Spatial reasoning records:
====

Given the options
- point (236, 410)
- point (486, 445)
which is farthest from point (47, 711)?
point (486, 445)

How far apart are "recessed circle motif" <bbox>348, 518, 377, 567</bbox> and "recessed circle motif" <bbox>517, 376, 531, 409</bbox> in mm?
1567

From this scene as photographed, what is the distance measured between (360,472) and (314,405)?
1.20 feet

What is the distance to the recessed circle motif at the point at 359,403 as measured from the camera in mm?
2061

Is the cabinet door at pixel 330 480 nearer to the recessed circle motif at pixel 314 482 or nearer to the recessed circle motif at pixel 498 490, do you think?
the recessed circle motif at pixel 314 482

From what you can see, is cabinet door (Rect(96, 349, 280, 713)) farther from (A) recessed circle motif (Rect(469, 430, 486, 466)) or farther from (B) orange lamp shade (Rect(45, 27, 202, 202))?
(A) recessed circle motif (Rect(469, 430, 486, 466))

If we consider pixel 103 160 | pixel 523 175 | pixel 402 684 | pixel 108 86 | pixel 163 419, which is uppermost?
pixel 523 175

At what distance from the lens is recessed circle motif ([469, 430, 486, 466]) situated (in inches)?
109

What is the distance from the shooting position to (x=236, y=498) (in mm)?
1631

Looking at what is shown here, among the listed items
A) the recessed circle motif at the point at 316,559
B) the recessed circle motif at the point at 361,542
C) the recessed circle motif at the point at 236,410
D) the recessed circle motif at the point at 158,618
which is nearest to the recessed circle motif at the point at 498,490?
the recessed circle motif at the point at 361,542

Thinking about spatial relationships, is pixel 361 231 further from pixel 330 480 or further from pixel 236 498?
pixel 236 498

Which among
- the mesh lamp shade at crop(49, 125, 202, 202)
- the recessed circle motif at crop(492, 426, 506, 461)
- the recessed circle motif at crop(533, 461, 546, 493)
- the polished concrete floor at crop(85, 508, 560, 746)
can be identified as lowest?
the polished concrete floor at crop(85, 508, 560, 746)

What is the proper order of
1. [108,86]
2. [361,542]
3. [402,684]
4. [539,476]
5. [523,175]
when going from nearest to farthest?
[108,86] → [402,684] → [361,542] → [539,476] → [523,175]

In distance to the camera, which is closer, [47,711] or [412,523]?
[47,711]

====

- What is needed
From the line containing "Looking at what" to the last line of the material, please quote every line exactly and only those.

- The output
Looking at what is shown here, among the listed items
A) the recessed circle motif at the point at 316,559
B) the recessed circle motif at the point at 361,542
C) the recessed circle motif at the point at 236,410
D) the recessed circle motif at the point at 158,618
which is nearest to the recessed circle motif at the point at 498,490?
the recessed circle motif at the point at 361,542

Thinking about spatial relationships, is pixel 361 231 further from pixel 330 480 or further from pixel 236 498?
pixel 236 498

Which among
- the mesh lamp shade at crop(49, 125, 202, 202)
- the recessed circle motif at crop(492, 426, 506, 461)
- the recessed circle motif at crop(533, 461, 546, 493)
- the polished concrete floor at crop(85, 508, 560, 746)
can be identified as lowest?
the polished concrete floor at crop(85, 508, 560, 746)

What is the proper order of
1. [108,86]
2. [361,542]
3. [402,684]
4. [539,476]
5. [523,175]
when going from nearest to farthest?
[108,86] → [402,684] → [361,542] → [539,476] → [523,175]

In distance to the camera, which is closer, [47,711] or [412,523]?
[47,711]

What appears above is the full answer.